Sowohl das Gericht als auch die Staatsanwälte löchern die Zeugen mit heftigen Fragen, die Strafverteidiger tun alles, um ihre Mandanten zu schützen, duellieren sich aber auch mit den Verteidigern anderer Angeklagten. Leider wird dieses teilweise hitzige Verfahren urplötzlich von der Klingel unterbrochen, die die Mittagspause einläutet. Die Verhandlungen werden schon bald fortgesetzt werden, aber auch schon der erste Teil dieses Experiments hat mir (und vermutlich auch den anderen) gut gefallen und uns einen spannenden Einblick in die Welt des Rechts gewährt.

Teil 2 der Gerichtsverhandlung: Ein Bericht von Paula Djalali und Chiara Eriksson

Wir haben lange genug warten müssen: Endlich wird die Gerichtsverhandlung weitergeführt! Aufgeregt lesen alle ihre Notizen erneut durch und versetzen sich wieder in ihre Rollen. Das Gericht informiert über den Ablauf des Verfahrens und die bisherigen Zeugen fassen ihre Aussage nochmals kurz zusammen. Dann kann es auch schon weitergehen.

Die Freundin der Verstorbenen macht ihre Aussage und wird sogleich von allen Seiten mit Fragen bombardiert: Wen trifft Ihrer Meinung nach die meiste Schuld? Sind Sie sich dessen wirklich sicher?
Auch die Mutter eines Angeklagten kommt ins Kreuzverhör: Wie steht es mit dem Verhältnis zu Ihrem Sohn? Hat er Ihnen wirklich die Wahrheit gesagt?

Aber sind diese beiden Zeugen nicht zu parteiisch? Fragen über Fragen, doch die meist gestellte und zentrale ist: Sind die Angeklagten schuldig oder nicht schuldig? Simons, Ottos und Christians Anwälte legen sich für ihre Klienten mächtig ins Zeug. Auch die Staatsanwaltschaft präsentiert wichtige Beweise und Tatsachen, gegen die die Angeklagten fast schon machtlos erscheinen.
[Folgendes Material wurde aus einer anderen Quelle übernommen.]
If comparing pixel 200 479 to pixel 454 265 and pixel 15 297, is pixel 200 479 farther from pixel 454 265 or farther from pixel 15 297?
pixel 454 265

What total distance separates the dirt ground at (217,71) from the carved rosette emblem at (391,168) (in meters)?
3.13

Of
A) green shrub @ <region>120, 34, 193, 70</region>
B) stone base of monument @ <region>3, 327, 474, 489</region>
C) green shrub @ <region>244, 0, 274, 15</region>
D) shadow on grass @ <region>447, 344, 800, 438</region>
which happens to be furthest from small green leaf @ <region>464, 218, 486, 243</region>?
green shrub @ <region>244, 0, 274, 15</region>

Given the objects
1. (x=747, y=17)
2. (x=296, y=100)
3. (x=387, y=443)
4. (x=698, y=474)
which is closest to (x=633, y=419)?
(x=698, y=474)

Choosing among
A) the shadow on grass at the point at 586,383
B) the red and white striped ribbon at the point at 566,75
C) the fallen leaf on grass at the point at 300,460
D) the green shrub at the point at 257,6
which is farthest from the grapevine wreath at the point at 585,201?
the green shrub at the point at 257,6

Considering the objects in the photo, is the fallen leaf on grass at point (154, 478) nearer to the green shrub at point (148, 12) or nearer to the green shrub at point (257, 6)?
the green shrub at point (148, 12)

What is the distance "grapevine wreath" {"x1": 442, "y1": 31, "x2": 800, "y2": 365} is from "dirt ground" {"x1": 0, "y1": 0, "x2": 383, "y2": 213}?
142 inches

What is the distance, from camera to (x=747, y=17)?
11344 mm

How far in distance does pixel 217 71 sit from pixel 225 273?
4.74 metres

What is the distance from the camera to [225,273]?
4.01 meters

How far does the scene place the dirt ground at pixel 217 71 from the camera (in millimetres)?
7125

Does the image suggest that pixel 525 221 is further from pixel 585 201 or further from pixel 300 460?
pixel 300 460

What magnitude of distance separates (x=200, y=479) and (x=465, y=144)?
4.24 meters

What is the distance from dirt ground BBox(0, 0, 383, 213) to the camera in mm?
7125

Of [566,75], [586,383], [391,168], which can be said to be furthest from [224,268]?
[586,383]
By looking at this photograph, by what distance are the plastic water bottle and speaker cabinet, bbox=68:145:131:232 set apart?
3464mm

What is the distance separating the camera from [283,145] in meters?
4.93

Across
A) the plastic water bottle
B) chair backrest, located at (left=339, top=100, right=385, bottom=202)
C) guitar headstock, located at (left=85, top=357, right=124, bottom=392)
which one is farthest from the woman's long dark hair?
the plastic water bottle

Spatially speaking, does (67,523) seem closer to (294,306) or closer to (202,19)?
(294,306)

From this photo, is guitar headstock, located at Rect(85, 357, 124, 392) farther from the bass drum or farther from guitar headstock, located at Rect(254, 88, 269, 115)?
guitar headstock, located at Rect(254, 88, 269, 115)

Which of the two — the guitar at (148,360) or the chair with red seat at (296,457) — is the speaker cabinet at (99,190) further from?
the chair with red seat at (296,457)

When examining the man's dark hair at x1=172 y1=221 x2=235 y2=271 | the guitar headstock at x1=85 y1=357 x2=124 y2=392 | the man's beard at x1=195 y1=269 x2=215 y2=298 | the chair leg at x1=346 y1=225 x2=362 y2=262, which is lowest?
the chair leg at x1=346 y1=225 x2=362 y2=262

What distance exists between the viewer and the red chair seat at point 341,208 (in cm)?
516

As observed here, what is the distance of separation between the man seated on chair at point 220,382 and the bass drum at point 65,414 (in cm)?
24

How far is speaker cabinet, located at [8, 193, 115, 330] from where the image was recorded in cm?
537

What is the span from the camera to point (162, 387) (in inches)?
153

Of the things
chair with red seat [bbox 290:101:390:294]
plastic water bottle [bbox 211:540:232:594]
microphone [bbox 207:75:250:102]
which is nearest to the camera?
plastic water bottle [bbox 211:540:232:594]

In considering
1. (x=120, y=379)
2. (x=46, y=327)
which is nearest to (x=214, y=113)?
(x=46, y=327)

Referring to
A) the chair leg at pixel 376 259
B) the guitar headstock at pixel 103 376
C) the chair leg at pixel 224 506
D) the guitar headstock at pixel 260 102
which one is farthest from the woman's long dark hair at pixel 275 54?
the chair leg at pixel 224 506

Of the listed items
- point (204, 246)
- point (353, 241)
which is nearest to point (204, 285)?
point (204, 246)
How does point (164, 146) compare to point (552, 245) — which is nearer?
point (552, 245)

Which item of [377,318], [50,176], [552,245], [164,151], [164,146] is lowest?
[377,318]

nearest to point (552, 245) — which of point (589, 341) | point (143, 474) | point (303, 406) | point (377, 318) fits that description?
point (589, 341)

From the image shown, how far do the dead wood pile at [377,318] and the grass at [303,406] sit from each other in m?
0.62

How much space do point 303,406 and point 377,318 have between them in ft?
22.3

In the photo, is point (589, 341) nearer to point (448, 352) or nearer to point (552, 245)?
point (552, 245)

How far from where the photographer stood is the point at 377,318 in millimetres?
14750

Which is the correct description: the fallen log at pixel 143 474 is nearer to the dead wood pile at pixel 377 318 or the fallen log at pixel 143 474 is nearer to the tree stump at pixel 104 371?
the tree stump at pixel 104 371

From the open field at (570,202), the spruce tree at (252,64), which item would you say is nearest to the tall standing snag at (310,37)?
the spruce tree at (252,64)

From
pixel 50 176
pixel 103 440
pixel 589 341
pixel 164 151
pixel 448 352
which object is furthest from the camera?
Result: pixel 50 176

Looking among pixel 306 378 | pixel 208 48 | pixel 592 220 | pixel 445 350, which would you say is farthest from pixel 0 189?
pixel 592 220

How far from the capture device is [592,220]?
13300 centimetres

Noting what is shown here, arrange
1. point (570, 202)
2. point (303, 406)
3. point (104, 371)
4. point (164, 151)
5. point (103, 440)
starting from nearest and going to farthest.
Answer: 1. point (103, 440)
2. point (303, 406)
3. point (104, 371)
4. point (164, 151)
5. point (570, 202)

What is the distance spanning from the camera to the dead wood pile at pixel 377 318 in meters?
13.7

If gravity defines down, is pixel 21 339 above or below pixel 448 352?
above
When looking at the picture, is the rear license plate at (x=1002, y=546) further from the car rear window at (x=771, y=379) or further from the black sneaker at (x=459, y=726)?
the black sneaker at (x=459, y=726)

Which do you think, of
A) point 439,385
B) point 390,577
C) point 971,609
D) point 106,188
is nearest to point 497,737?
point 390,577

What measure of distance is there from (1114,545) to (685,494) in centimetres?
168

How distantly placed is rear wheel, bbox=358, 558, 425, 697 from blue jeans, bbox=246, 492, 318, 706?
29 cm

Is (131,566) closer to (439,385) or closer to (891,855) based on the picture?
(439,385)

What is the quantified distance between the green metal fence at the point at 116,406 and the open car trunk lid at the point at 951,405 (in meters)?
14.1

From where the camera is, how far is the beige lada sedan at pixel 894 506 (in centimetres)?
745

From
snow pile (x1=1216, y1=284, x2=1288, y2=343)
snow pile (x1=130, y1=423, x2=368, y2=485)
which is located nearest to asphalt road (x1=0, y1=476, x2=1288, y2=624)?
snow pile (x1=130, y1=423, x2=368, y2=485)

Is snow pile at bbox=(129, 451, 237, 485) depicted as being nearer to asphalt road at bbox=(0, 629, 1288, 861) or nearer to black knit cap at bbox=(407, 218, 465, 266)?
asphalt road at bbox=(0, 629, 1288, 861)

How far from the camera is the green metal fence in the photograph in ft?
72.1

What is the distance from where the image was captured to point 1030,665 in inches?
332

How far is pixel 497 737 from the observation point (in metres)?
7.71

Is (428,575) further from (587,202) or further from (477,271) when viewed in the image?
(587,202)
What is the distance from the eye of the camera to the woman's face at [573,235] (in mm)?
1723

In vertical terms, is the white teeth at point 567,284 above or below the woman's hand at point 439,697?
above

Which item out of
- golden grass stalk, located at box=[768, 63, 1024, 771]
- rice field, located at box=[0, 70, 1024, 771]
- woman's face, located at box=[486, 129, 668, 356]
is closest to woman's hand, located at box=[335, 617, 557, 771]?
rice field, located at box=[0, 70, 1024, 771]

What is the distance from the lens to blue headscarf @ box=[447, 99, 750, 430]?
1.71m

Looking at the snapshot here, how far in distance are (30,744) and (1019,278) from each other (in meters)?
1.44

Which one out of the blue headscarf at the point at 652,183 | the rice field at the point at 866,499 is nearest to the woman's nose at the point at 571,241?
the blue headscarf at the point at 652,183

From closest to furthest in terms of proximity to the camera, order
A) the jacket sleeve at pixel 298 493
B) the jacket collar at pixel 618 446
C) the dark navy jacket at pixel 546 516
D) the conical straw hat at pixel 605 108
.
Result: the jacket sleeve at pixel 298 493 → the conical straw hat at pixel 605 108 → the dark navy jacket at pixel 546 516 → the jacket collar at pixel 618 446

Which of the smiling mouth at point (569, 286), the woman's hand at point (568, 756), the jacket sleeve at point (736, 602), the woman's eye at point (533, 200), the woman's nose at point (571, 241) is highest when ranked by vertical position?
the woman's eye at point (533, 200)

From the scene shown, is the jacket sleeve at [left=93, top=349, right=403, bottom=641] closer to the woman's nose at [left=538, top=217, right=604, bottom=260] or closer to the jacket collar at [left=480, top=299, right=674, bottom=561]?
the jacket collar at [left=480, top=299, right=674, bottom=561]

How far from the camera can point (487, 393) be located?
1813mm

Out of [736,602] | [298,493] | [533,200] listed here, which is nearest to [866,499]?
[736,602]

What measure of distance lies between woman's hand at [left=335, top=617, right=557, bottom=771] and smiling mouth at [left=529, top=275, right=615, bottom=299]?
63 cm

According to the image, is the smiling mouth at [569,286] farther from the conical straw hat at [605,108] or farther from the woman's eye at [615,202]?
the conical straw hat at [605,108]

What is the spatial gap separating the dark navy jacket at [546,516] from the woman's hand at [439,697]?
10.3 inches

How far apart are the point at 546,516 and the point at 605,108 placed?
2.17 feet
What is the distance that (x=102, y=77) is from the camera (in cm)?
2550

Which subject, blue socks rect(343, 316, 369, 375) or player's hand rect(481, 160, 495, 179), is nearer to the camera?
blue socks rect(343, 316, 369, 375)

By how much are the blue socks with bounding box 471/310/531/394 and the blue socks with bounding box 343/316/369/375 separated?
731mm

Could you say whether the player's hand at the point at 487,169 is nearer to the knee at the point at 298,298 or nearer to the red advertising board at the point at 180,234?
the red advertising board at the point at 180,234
Zum Schluss lesen die Staatsanwälte noch ihr Plädoyer vor und erhalten dafür selbst von ihren Gegnern einen kräftigen Applaus! Wer Schuld trägt und wer nicht - schlussendlich sind es die RichterInnen, die sich darüber einig werden müssen. Diese Frage kann jedoch nicht beantwortet werden, denn die Schulglocke hat uns wieder einmal einen Strich durch die Rechnung gemacht. Wir müssen leider bis zur nächsten Lektion warten.

Teil 3 der Gerichtsverhandlung: Ein Bericht von Tyler Rara

Das Finale steht vor der Tür! Heute ist es soweit, wir erheben uns zum letzten Mal vor Gericht. Die Anwälte bereiten sich auf ihre Plädoyers vor. Die Spannung steigt. Es geht los!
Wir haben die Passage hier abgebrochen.